Text passage
-=-=-

In fact, Guru Nanaka took many prevailing attributive names of God for One Absolute Reality such as Vishnu, Brahma, Govinda, Gopal, Hari, Keshava, Krishna, Narayana, Parameswara, Ram, etc. from Hindu pantheons and Muhammadan names like Allah, Haq, Rahim, Khaliq, Khuda, Rahim, Rabb, etc. from Muslim Holy books. All these Names stand for the same God. To these names more names have been added by the Sikh Gurus such as, Piara, Pritam, Mittar, Sajjan, Satguru, Waheguru, etc.” (R.M. Chopra, 2000).
*“Japu ta Eko Naam”:*
Contemplate thou only the Naam. This expression is found in Guru Granth Sahib, Rag, Suhi Mahala I.  

*References*
1. Daljeet Singh, 1998, Essential of Sikhism, Singh Bros, Amritsar.
2. Kulwant Singh, 2002, Naam-Simran, in The Sikh Review, vol. 50, No. 10.
3. Sri Gurbux Singh, 1999, Naam-Simran and Bhakti in Sikhism.
4. Harkinat Singh, 2003, University of Guru Granth Sahib: A comparative study, in The Sikh Review,
vol. 51, No. 20.
5. Dilbagh Singh, 2004, Sublime significance of Ek Onkar, in The Sikh Review, Vol. 52, No. 5.
6. R.M. Chopra, 2000, Naam – The language of Divine Power, in The Sikh Review, vol. 50, No. 4.
7. Surinder Singh Kohli, 1996, Guru Granth Sahib – An Analytical study, Singh Bros., Amritsar.
8. Debabrata Das, 2002, The Meta Physics of Naam, in The Sikh Review, vol. 50, No. 11.

http://www.sikhreview.org/pdf/september2006/pdf-files/Naamology.PDF


----------



## prakash.s.bagga (May 10, 2012)

TARANJEET SINGH Ji,
AS a suggestion I would like you to mention the word NAAM in Roman as well as Gurmukhi Script.This is so because in Gurmukhi script we have different form this word whereas in ROMAN script we have only one form of the word.
If we sincerely want to share views regarding the concept of NAAM what I am stating is very important.I feel then we will have better understanding about what Guru ji is telling us.

Prakash.s.Bagga


----------



## Harry Haller (May 10, 2012)

prakash.s.bagga said:


> TARANJEET SINGH Ji,
> AS a suggestion I would like you to mention the word NAAM in Roman as well as Gurmukhi Script.This is so because in Gurmukhi script we have different form this word whereas in ROMAN script we have only one form of the word.

-=-=-

Provided data
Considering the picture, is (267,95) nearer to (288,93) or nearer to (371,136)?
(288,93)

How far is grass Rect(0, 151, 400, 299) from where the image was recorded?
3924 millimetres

-=-=-

Problems
a - Using the Naam thread, answer the following:
(i) Which names were added by the Sikh Gurus?
(ii) In what source, by section, is the expression "Japu ta Eko Naam" found?
(iii) In which two scripts does prakash.s.bagga suggest the word NAAM be mentioned?
b - Reproduce the portion of the Naam thread between "## prakash.s.bagga (May" and "is telling us.", inclusive.

Answers for the tasks
a -
(i) Piara, Pritam, Mittar, Sajjan, Satguru, Waheguru, etc.
(ii) Guru Granth Sahib, Rag, Suhi Mahala I.
(iii) Roman and Gurmukhi.

b -
## prakash.s.bagga (May 10, 2012)

TARANJEET SINGH Ji,
AS a suggestion I would like you to mention the word NAAM in Roman as well as Gurmukhi Script.This is so because in Gurmukhi script we have different form this word whereas in ROMAN script we have only one form of the word.
If we sincerely want to share views regarding the concept of NAAM what I am stating is very important.I feel then we will have better understanding about what Guru ji is telling us.